(EXERCISE DESCRIPTION): Which lines in the items below contain the string "grass"? Report each such line, treating case as significant.

━━━ TASK DATA

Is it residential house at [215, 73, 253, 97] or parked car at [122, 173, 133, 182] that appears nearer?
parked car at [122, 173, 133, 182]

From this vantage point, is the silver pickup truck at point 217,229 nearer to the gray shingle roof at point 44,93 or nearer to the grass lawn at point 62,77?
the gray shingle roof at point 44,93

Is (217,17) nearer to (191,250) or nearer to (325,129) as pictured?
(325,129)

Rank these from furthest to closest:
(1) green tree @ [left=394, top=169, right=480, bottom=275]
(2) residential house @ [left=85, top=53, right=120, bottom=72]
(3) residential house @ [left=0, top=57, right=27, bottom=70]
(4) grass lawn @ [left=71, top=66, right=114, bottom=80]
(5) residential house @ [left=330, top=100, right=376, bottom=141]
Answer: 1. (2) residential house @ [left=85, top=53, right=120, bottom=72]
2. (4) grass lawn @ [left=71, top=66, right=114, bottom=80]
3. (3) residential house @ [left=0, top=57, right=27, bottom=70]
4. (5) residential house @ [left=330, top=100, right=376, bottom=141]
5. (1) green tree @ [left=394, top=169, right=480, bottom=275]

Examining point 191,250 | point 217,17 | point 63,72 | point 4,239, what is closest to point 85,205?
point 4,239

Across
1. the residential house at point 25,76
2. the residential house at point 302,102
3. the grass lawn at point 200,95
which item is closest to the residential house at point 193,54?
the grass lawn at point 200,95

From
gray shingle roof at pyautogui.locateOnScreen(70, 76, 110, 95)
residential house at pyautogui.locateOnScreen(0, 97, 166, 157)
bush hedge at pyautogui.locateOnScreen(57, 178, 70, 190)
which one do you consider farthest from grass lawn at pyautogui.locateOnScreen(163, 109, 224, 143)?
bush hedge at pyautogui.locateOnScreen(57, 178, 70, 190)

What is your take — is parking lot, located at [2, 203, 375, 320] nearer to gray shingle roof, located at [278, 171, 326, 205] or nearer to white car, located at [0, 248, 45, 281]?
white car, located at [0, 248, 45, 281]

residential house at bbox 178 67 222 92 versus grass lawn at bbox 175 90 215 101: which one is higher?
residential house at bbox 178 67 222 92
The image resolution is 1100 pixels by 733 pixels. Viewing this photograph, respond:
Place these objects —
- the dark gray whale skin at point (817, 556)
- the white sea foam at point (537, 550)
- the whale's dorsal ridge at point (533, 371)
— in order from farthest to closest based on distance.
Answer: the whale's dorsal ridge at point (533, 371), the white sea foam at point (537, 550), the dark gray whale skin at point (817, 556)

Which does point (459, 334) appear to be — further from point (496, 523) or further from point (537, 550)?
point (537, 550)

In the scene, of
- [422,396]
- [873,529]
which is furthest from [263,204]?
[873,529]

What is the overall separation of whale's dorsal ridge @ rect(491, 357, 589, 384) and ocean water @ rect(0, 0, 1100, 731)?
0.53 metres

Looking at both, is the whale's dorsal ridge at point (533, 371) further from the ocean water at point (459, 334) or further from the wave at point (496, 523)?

━━━━━━

(RESULT):
From this vantage point, is the silver pickup truck at point 217,229 nearer to the gray shingle roof at point 44,93 or nearer to the grass lawn at point 62,77?
(4) grass lawn @ [left=71, top=66, right=114, bottom=80]
2. (4) grass lawn @ [left=71, top=66, right=114, bottom=80]
3. the grass lawn at point 200,95
the grass lawn at point 200,95
which one do you consider farthest from grass lawn at pyautogui.locateOnScreen(163, 109, 224, 143)?
residential house at bbox 178 67 222 92 versus grass lawn at bbox 175 90 215 101: which one is higher?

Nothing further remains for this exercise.